Plainly however, as the prophets lacked not the assurance of mercy to the Gentiles, so they still more abounded in warnings of judgment on Israel. This then was not the new testimony of grace which the Jews so keenly resented as interfering with their ancient privileges. Let them beware of fighting against God who had taught both these truths in the living oracles specially entrusted to themselves, and their boast, though certainly but little understood. If they therefore quarreled with such a sentence, it was evidently not so much with Paul as with Isaiah and the Holy Spirit who had inspired him.

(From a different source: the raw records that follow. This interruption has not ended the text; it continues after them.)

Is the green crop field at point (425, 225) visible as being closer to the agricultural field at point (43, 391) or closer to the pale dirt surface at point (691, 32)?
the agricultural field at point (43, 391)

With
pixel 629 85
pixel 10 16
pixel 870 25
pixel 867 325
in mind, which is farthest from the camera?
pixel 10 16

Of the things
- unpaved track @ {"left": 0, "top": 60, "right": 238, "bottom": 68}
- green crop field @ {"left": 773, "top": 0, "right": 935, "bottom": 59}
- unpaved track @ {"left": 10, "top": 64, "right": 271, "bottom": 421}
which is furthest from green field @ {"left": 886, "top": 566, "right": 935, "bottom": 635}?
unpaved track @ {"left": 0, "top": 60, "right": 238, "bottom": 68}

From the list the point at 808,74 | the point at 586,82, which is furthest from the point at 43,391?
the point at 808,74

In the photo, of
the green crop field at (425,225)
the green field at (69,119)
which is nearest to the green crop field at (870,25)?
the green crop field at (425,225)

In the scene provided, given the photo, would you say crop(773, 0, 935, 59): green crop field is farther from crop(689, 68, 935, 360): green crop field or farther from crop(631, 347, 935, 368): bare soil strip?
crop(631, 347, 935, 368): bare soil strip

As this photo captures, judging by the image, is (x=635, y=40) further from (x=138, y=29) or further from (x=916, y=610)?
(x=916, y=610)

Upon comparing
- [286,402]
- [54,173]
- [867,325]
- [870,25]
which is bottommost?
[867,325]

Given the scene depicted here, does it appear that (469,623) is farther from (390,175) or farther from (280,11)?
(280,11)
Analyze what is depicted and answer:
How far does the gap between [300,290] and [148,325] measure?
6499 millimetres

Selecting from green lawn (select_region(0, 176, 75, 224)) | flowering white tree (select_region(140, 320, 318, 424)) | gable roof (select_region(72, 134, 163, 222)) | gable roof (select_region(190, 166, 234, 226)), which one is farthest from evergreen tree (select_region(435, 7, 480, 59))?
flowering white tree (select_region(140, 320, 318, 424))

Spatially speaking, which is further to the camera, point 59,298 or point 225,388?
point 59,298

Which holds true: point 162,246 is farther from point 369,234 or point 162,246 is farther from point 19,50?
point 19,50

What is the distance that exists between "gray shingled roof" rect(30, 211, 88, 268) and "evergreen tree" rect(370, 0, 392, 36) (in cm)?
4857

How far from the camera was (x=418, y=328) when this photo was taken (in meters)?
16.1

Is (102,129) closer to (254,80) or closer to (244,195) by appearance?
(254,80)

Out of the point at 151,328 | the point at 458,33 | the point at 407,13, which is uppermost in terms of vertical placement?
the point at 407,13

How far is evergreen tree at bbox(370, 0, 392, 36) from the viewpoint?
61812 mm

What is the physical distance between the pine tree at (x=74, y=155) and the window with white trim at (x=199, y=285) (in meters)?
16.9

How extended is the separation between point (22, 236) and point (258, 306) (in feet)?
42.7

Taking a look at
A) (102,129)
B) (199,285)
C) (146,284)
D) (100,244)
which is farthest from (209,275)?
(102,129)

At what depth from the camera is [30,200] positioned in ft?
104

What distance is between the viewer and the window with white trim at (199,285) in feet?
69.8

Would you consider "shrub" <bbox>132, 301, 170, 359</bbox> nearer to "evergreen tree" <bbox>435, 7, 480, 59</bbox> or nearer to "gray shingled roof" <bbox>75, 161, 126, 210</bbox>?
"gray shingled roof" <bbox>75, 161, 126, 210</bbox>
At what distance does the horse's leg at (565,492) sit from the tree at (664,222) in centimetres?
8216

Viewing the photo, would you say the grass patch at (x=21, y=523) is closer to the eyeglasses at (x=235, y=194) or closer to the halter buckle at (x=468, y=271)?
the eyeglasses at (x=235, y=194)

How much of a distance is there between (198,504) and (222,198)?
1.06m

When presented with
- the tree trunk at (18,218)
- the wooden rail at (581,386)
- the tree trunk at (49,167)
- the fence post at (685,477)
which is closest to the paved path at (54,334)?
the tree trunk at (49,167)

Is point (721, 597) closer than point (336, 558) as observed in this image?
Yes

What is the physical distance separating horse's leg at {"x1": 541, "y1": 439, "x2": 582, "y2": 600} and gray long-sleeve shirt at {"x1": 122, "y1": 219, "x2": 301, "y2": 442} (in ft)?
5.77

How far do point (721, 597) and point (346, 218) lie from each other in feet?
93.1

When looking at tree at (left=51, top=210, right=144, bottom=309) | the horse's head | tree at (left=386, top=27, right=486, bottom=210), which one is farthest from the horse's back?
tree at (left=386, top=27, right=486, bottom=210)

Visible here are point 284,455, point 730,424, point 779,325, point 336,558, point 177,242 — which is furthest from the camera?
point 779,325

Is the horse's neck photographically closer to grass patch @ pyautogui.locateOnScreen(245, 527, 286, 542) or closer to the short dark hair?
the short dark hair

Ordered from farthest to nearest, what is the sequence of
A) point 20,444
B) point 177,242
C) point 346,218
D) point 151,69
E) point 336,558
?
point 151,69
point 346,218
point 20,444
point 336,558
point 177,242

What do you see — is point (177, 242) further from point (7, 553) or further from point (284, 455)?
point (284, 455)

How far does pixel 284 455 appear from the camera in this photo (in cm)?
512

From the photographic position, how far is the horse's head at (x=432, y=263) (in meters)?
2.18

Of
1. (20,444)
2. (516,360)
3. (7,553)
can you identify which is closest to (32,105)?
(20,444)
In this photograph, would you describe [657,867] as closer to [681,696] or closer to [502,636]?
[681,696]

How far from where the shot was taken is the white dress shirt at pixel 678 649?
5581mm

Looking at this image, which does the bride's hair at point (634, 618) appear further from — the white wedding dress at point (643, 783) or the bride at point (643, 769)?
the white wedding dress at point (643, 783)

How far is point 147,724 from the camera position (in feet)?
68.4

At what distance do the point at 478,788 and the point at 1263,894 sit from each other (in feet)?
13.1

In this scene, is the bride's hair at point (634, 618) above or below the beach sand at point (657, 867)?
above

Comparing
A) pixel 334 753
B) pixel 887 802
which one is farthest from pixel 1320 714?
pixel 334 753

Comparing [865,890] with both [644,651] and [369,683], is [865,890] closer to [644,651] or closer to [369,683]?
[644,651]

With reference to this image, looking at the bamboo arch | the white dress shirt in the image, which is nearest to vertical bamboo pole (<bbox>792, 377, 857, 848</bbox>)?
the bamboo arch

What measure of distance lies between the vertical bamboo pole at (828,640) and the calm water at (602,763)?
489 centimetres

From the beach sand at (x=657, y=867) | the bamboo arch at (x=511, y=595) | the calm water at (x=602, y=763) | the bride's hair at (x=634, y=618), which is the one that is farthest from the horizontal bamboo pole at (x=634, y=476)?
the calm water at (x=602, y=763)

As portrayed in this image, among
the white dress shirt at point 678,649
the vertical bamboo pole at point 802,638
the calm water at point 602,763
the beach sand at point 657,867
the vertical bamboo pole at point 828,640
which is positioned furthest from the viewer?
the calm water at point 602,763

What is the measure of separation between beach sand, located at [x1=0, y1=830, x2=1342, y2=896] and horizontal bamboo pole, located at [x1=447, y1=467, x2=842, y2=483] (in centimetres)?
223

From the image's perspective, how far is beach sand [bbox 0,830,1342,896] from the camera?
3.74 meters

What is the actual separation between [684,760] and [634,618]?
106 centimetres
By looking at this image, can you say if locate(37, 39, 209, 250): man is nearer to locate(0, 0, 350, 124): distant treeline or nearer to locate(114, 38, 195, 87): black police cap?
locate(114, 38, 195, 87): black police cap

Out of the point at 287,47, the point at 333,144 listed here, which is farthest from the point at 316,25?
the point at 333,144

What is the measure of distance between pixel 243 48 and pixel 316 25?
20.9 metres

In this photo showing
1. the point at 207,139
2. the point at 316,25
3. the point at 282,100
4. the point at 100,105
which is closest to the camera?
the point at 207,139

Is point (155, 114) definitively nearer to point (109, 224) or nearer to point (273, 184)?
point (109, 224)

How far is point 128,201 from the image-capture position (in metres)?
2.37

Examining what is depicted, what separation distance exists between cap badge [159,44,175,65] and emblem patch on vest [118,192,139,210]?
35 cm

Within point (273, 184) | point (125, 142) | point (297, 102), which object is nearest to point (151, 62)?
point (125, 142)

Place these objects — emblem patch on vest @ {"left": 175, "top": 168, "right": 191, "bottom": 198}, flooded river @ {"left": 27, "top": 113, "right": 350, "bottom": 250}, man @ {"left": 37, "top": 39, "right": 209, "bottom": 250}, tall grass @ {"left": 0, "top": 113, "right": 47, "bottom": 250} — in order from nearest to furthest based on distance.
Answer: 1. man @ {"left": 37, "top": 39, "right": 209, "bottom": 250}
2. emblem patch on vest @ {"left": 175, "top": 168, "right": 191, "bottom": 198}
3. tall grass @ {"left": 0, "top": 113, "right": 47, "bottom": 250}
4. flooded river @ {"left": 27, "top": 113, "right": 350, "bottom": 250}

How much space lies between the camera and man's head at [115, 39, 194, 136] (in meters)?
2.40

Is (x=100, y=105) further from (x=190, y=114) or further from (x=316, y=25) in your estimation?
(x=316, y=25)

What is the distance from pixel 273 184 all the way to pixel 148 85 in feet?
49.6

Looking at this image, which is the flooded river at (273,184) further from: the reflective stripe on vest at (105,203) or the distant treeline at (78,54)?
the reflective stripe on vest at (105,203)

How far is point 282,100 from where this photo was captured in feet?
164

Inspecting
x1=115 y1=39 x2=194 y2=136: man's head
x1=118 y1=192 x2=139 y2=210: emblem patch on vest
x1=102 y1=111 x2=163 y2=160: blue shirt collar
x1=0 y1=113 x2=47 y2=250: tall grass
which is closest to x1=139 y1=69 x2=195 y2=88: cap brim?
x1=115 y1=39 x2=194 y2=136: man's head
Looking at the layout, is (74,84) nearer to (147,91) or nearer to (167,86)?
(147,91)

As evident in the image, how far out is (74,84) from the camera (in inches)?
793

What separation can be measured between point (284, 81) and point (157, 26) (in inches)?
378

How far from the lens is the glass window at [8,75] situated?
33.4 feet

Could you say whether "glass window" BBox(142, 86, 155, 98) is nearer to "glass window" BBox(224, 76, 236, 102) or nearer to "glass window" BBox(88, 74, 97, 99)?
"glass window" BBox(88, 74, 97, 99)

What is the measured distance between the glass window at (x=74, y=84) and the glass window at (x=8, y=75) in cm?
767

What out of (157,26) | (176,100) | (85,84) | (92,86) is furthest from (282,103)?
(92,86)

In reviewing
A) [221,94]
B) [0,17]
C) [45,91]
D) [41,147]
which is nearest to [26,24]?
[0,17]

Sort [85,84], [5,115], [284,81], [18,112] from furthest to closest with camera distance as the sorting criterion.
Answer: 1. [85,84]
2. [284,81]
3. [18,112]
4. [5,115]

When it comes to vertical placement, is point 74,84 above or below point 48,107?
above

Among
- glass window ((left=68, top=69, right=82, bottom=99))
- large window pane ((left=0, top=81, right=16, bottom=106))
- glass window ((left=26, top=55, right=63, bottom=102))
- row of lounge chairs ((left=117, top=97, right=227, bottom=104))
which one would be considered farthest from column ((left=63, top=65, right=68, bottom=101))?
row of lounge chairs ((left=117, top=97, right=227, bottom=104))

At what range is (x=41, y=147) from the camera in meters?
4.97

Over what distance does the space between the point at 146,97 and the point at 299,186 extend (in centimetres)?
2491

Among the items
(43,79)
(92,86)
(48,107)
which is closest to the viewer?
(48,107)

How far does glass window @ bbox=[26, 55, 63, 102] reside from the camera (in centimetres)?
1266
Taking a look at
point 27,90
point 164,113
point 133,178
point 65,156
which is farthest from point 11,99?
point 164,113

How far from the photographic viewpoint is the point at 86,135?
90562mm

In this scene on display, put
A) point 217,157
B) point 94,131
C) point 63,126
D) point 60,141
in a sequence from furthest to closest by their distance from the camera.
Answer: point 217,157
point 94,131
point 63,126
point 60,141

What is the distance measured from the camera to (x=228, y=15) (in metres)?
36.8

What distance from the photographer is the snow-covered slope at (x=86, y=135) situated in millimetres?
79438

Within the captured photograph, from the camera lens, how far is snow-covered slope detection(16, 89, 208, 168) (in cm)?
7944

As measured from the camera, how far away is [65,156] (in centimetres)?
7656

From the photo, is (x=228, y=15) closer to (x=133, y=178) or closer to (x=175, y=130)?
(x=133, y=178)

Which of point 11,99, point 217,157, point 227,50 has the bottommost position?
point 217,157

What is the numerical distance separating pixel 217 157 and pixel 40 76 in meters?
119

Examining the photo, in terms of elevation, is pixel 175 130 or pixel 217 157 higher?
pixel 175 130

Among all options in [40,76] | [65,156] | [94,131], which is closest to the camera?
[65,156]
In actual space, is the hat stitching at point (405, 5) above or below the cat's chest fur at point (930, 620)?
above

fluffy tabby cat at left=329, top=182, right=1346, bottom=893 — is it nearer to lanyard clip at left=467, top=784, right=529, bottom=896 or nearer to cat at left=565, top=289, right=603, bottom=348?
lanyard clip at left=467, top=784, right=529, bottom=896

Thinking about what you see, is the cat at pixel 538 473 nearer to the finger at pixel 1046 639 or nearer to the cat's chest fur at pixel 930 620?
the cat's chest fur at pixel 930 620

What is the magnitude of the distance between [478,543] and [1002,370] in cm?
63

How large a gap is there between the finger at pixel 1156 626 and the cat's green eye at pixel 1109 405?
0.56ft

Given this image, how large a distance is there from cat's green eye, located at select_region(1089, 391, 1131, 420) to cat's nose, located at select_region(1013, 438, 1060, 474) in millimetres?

What a witness on the other hand of divine truth, of indiscriminate grace, that the gospel, in itself unprecedented and wholly distinct both from what was seen under the law and what will be when the kingdom appears in power and glory, does nevertheless find its justification from words both of mercy and of judgment uttered hundreds of years before by the various servants God sent to declare His message to His people! But as they blindly despised them and rejected His word then for idols, so now they fulfilled them yet more in the rejection of Christ and hatred of the grace which, refused by them, sought and was received by Gentiles, and thus yet more proved the word divine to the confusion of the unbelief which is as blind as it is proud and selfish.